Saturday, March 21, 2009

Coaching Debut


I know that it has been a long time. Let's just say that I have been real busy. We'll leave the excuse at that. This year I have been coaching the East High soccer team again. Only this year I have a little more say and a little more respect from the team. I guess that just comes with not being a rookie anymore and knowing the kids a whole lot better (not that I don't know my brother and his friends real well, the ones who were on the team last year). Our first game of the year was a preseason game against Judge Memorial. Rudy Schenk, the head coach, was out of town so I debuted the team with my debut as head coach.
Things went real well with the game for the most part. We had our first game jitters but we got the 2-0 lead. With about 15 minutes left, the ref got bored and decided to spice things up a bit so he called a penalty kick on us, a real soft call. that let Judge get back in at 2-1, but we held on for the victory. It was great to get the victory. I must say that at half time, I really didn't have much to say, I kind of felt like I was too short winded and the kids were expecting more, but other than that, it went well.
After the game they had a reporter there from the Deseret News who talked to me about the game for like 8 minutes. I remember reading the paper back when I played in high school and reading the quotes from our Coach Kernodle, and knowing that he never said anything like that. The article about us quoted me and it was actually words that had come out of my mouth. I was impressed and got my name in the paper...sweet. Here is the link if you want to read what was said about the game http://deseretnews.com/article/1,5143,705290281,00.html. That picture I posted with this will hopefully be a picture of me in about 20 years; that or Ralph.

Sunday, September 7, 2008

What I do Best

I am not surprised in the least bit that I have not posted a blog in however long it is. I hate writing and I don't really care to post anything about my life right now cause I live around everyone that I care about or that cares about me. But why quit? I admittedly lost interest initially but I think I can stick this out. I am so good at loosing interest and just letting it go. Trust me, I have done it with hundreds of books. Most of the time I didn't even bother opening the book and reading a few pages or chapters, I just look at the cover and the title and there goes my interest in reading books altogether. But I've made the decision to follow this one through.

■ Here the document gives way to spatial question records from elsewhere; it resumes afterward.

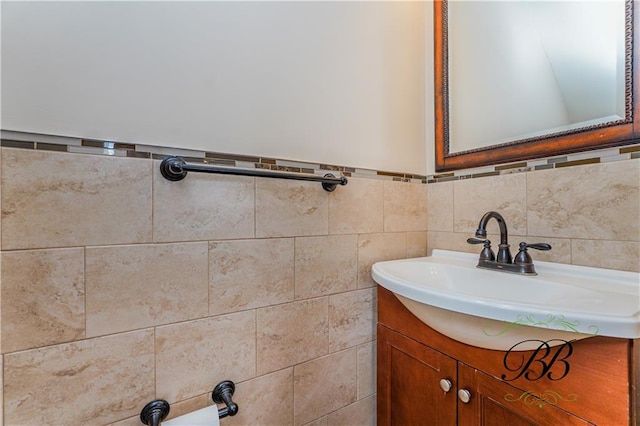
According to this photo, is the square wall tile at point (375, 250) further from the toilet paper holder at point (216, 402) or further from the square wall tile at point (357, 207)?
the toilet paper holder at point (216, 402)

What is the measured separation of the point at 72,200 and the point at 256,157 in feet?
1.53

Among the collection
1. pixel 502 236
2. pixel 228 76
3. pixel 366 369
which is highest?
pixel 228 76

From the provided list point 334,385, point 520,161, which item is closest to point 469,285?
point 520,161

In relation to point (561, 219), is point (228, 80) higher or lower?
higher

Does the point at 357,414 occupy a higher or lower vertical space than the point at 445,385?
lower

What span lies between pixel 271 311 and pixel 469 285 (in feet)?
2.24

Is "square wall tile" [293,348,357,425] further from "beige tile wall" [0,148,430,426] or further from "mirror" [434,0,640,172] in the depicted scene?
"mirror" [434,0,640,172]

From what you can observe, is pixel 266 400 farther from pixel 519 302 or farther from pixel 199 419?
pixel 519 302

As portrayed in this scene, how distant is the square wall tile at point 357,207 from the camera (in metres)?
1.02

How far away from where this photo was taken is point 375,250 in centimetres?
112


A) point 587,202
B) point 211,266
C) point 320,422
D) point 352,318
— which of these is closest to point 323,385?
point 320,422

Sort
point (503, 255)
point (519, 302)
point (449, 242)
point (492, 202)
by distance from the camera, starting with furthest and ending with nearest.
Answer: point (449, 242) → point (492, 202) → point (503, 255) → point (519, 302)

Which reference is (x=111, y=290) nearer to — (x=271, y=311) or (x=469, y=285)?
(x=271, y=311)

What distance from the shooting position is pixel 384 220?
44.9 inches
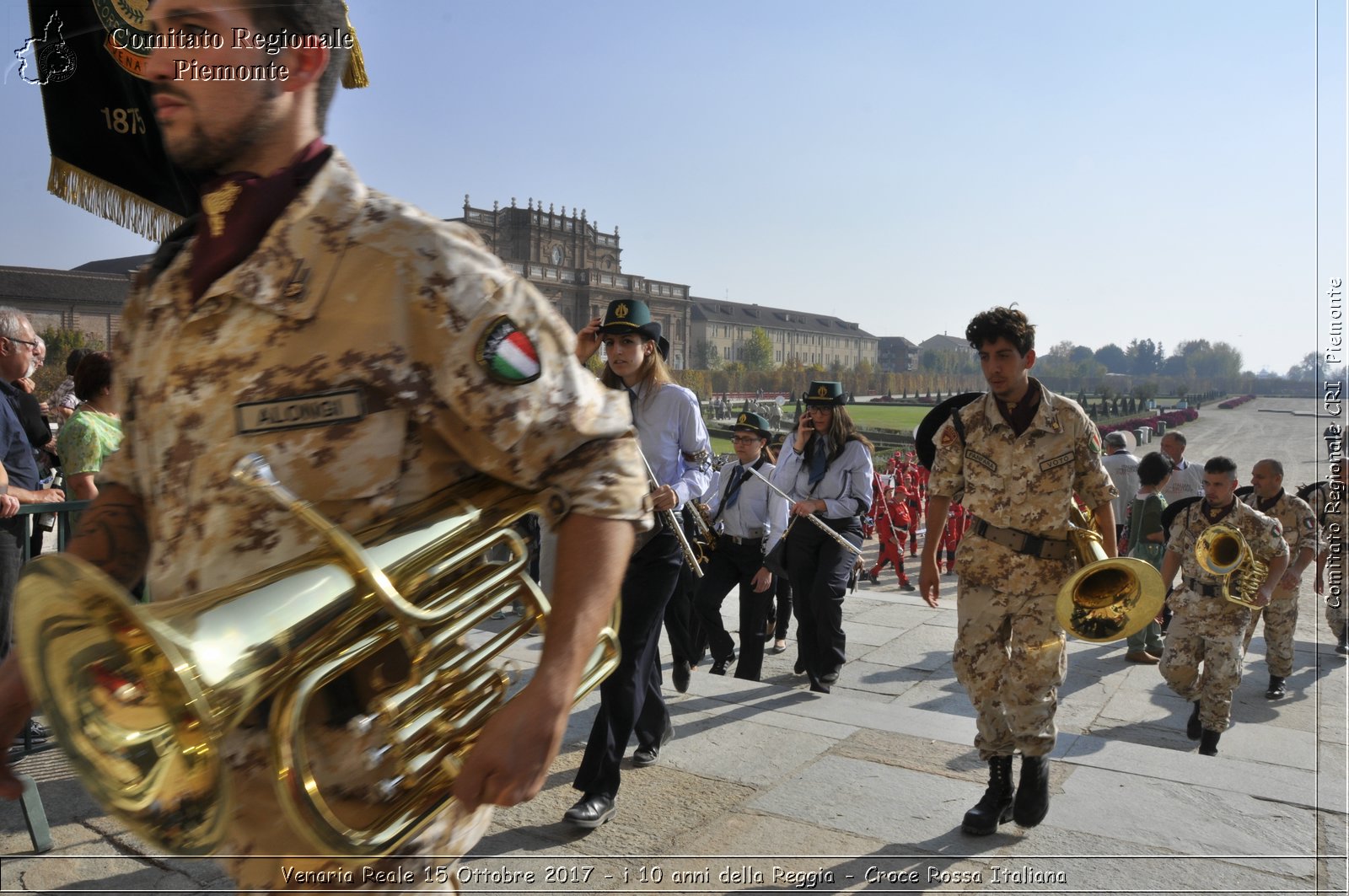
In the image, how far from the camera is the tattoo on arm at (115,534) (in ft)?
5.48

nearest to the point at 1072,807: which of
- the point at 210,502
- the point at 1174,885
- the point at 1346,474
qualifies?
the point at 1174,885

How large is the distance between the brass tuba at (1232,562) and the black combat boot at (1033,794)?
10.6ft

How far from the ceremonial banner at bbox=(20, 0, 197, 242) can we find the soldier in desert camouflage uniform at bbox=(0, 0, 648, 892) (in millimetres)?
3328

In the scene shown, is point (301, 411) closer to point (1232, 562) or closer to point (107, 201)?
point (107, 201)

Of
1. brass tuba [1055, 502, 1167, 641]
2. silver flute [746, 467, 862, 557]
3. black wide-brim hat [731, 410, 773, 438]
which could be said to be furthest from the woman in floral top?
brass tuba [1055, 502, 1167, 641]

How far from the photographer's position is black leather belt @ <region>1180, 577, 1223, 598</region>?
664 cm

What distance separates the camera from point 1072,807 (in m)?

So with that I guess I better come up with something interesting to write about so that if there is someone bored enough to actually check my blog can have something to read. Since I mentioned books I guess I'll write about that. For those who don't know me, I have never liked reading. There has not been a good reasons for it, I guess I just didn't prefer it over playing sports, watching TV or playing a video game. Then as I came to realize that there may be something slightly more to life than those previous mentioned activities I decided that maybe I would take up reading books. But things didn't work out cause I couldn't really find any books that I liked to read. I liked reading the sports page of the paper and Sports Illustrated, but other than that I couldn't find anything that could keep me interested for more than 20-30 pages. Then, if I remember it correctly, my dad sort of made me read The Great Divorce by C. S. Lewis. What an awesome book and what an amazing author. I started reading a few more books by C. S. Lewis like Out of the Silent Planet, the Screwtape Letters and s few of his essays. I would have read more but I moved on to the Book of Mormon and Our Search for Happiness to prepare for a two year LDS mission. Then on my mission in Korea I of course only read scripture and books published by the church. But during that time I learned to love to read scripture also. Then after I came back I got too busy with school that I didn't really pick any novels/books. This summer I finally decided to read The Bourne Identity. Solid read. Then I reread The Great Divorce...better than I remembered it. Now I am making more time to read the space trilogy novels of C. S. Lewis. I have finally matured to the point where I read books, what an improvement.